National Security Officer Thaung Tun said in the statement: “The situation in northern Rakhine has now stabilized. The clearance operations undertaken by the military have ceased, the curfew has been eased and there remains only a police presence to maintain the peace.”
The “clearance” operations resulted in the emigration of 69,000 Rohingya Muslims to neighboring Bangladesh. Thousands of Rohingya people are believed to have been killed during the four-month campaign.
Myanmar came under increased international pressure following a report by the United Nations Office of High Commissioner for Human Rights (OHCHR) in June 2016 that cautioned the pattern of violations against the Rohingya population it identified could amount to crimes against humanity.

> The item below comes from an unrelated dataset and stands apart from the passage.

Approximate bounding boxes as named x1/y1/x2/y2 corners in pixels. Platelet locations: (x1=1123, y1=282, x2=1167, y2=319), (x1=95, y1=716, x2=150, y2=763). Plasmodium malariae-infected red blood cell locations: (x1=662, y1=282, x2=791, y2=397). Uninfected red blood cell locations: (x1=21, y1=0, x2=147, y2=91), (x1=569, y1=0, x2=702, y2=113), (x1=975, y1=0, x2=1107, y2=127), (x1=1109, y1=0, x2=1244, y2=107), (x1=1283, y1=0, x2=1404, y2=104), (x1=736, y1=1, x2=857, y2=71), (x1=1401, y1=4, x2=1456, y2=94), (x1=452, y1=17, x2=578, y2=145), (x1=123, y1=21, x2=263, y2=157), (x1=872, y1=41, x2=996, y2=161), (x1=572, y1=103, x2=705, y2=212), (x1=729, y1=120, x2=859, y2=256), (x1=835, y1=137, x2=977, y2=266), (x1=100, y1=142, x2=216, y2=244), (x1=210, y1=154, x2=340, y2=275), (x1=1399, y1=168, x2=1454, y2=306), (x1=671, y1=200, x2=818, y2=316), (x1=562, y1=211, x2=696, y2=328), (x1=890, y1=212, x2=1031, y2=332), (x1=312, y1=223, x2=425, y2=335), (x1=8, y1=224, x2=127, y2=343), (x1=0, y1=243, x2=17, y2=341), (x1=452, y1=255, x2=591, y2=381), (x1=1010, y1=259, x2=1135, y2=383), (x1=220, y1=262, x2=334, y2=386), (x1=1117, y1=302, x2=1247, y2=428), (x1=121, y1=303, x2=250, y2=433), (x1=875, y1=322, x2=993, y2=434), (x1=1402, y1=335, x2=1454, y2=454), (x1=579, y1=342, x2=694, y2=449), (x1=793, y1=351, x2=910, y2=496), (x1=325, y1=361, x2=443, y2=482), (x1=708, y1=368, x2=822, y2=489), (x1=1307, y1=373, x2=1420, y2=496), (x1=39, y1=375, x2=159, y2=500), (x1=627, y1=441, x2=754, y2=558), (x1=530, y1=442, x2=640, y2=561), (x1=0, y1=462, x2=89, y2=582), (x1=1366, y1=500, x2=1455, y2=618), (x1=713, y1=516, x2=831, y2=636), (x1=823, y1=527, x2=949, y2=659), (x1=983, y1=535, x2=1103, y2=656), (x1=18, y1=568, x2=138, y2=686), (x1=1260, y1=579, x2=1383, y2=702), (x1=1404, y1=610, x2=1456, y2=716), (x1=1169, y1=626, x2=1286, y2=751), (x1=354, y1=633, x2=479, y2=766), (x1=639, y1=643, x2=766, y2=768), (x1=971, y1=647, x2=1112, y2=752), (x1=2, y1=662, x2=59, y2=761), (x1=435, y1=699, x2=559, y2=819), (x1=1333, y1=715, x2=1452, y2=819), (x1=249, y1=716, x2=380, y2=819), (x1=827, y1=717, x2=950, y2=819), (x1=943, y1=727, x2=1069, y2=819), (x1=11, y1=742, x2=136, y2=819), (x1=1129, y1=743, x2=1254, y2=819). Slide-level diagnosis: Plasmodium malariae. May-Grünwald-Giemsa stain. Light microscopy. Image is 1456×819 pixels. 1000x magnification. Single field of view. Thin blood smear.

The statement also touched on the U.N.’s report. Thaung Tun added: “There can be no excuse for excessive force, for abuses of fundamental human rights and basic criminality. We have shown that we are ready to act when there is clear evidence of abuses.”
In reaction to the report, the government has created a taskforce, headed by Vice President Myint Swe, to look to the U.N.’s claims, The Guardian reported.
A follow-up U.N. report published 3 February documented “devastating cruelty” against the Rohingya people, a Muslim minority in the north of the country. The flash report included interviews with Rohingya civilians who claimed they had been raped, tortured, and witnessed murders of family members. The report also detailed arbitrary detention and children as young as babies being assaulted.
The Myanmar government had been slow to act or respond: for the last five years, the government has denied allegations of abuse towards Rohingya civilians, so the recent creation of a taskforce looking into the U.N.’s findings is seen as a significant step forward.
Some people in Myanmar even deny the Rohingya exist among their population, and members of the religious minority are often treated like second-class citizens in the Buddhist-majority country.